◆ **EXERCISE**
Express every line of the records below as a JSON list of strings, one string per line, omitting blank lines and the picture markers.

== GIVEN RECORDS ==

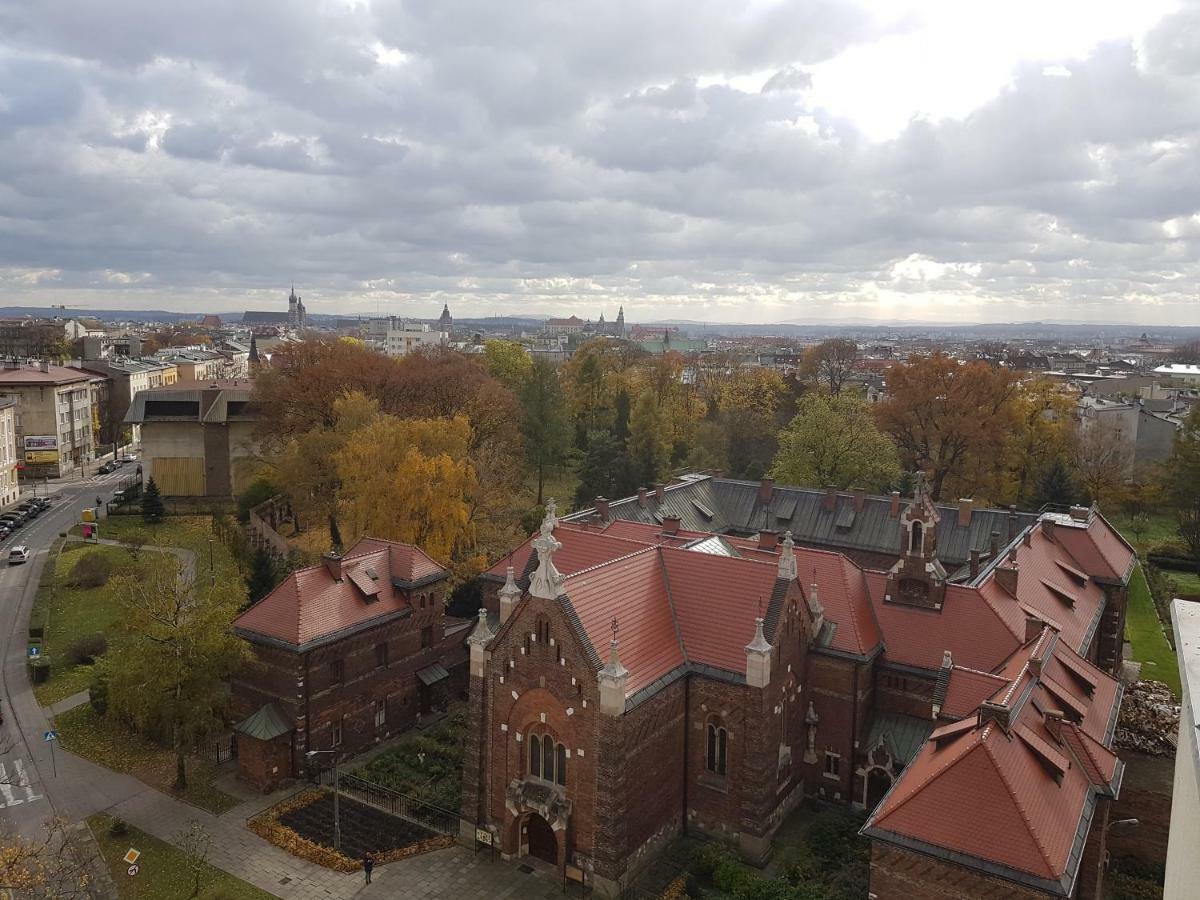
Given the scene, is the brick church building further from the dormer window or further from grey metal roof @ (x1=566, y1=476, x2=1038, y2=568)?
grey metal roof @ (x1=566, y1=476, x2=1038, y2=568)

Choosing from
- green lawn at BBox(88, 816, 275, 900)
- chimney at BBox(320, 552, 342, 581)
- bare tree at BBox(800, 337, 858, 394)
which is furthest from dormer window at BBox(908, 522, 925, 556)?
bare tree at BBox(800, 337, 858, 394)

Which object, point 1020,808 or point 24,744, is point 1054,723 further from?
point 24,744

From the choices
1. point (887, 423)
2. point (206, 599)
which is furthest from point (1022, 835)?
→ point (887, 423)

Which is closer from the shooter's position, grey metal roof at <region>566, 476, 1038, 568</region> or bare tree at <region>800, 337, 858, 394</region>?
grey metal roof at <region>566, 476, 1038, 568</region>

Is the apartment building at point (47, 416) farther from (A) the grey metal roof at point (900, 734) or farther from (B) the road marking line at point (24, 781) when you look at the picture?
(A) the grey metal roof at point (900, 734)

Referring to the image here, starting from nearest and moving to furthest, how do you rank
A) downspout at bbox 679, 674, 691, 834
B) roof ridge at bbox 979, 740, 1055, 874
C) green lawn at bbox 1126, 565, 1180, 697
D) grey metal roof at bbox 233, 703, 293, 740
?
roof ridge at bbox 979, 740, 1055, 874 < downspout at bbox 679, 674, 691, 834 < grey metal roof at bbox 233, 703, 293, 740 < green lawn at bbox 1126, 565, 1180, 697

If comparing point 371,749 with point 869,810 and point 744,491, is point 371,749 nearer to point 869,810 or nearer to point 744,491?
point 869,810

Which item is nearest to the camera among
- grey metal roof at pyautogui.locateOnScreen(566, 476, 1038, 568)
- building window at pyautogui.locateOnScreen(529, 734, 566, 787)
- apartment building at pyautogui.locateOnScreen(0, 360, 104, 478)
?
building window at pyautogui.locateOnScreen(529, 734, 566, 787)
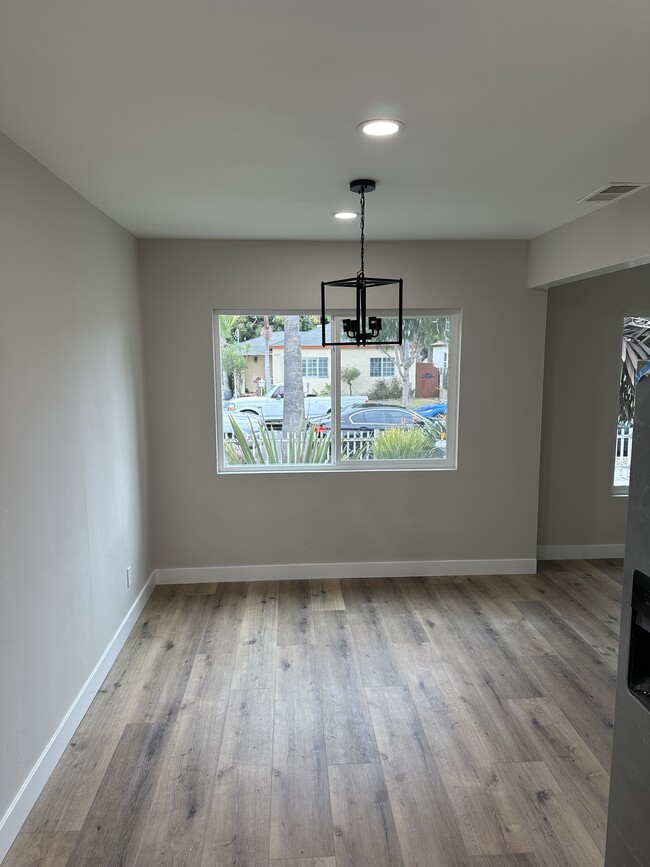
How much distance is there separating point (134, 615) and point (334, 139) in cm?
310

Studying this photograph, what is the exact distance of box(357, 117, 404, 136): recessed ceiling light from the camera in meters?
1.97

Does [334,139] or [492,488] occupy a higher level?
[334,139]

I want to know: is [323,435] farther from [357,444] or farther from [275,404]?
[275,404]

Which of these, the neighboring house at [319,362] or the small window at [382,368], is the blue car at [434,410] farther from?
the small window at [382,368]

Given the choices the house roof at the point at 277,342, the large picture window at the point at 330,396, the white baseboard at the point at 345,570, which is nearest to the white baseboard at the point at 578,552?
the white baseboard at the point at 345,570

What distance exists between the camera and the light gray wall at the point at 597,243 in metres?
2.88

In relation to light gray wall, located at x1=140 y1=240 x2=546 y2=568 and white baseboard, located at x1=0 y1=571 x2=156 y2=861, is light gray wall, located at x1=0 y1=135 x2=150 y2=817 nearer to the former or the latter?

===

◆ **OUTPUT FOR THIS EXERCISE**
[
  "Given the scene, is the brick church building further from the dormer window or further from grey metal roof @ (x1=566, y1=476, x2=1038, y2=568)?",
  "grey metal roof @ (x1=566, y1=476, x2=1038, y2=568)",
  "Choosing from",
  "- green lawn at BBox(88, 816, 275, 900)",
  "- chimney at BBox(320, 552, 342, 581)",
  "- bare tree at BBox(800, 337, 858, 394)",
  "which is furthest from dormer window at BBox(908, 522, 925, 556)?",
  "bare tree at BBox(800, 337, 858, 394)",
  "Which object, point 1020,808 or point 24,744, is point 1054,723 further from?",
  "point 24,744",
  "From the choices",
  "1. point (887, 423)",
  "2. point (206, 599)",
  "which is furthest from point (1022, 835)?",
  "→ point (887, 423)",
  "Which is closer from the shooter's position, grey metal roof at <region>566, 476, 1038, 568</region> or bare tree at <region>800, 337, 858, 394</region>?",
  "grey metal roof at <region>566, 476, 1038, 568</region>",
  "Is the apartment building at point (47, 416) farther from (A) the grey metal roof at point (900, 734) or farther from (B) the road marking line at point (24, 781) when you look at the picture?",
  "(A) the grey metal roof at point (900, 734)",
  "Referring to the image here, starting from nearest and moving to furthest, how do you rank",
  "A) downspout at bbox 679, 674, 691, 834",
  "B) roof ridge at bbox 979, 740, 1055, 874",
  "C) green lawn at bbox 1126, 565, 1180, 697",
  "D) grey metal roof at bbox 233, 703, 293, 740",
  "?",
  "roof ridge at bbox 979, 740, 1055, 874 < downspout at bbox 679, 674, 691, 834 < grey metal roof at bbox 233, 703, 293, 740 < green lawn at bbox 1126, 565, 1180, 697",
  "If comparing point 371,749 with point 869,810 and point 744,491, is point 371,749 nearer to point 869,810 or nearer to point 744,491?",
  "point 869,810",
  "Which item is nearest to the camera among",
  "- grey metal roof at pyautogui.locateOnScreen(566, 476, 1038, 568)",
  "- building window at pyautogui.locateOnScreen(529, 734, 566, 787)",
  "- apartment building at pyautogui.locateOnScreen(0, 360, 104, 478)",
  "?",
  "building window at pyautogui.locateOnScreen(529, 734, 566, 787)",
  "How much distance is there separating point (134, 615) and point (334, 139) in cm?",
  "310",
  "Studying this photograph, what is the exact distance of box(357, 117, 404, 136): recessed ceiling light from the camera in meters?",
  "1.97",
  "Does [334,139] or [492,488] occupy a higher level?",
  "[334,139]",
  "I want to know: is [323,435] farther from [357,444] or farther from [275,404]?",
  "[275,404]",
  "Which of these, the neighboring house at [319,362] or the small window at [382,368], is the blue car at [434,410] farther from?",
  "the small window at [382,368]",
  "Given the choices the house roof at the point at 277,342, the large picture window at the point at 330,396, the white baseboard at the point at 345,570, which is nearest to the white baseboard at the point at 578,552?",
  "the white baseboard at the point at 345,570",
  "What distance exists between the camera and the light gray wall at the point at 597,243 in metres?",
  "2.88",
  "In relation to light gray wall, located at x1=140 y1=240 x2=546 y2=568 and white baseboard, located at x1=0 y1=571 x2=156 y2=861, is light gray wall, located at x1=0 y1=135 x2=150 y2=817 nearer to the former or the latter?"
]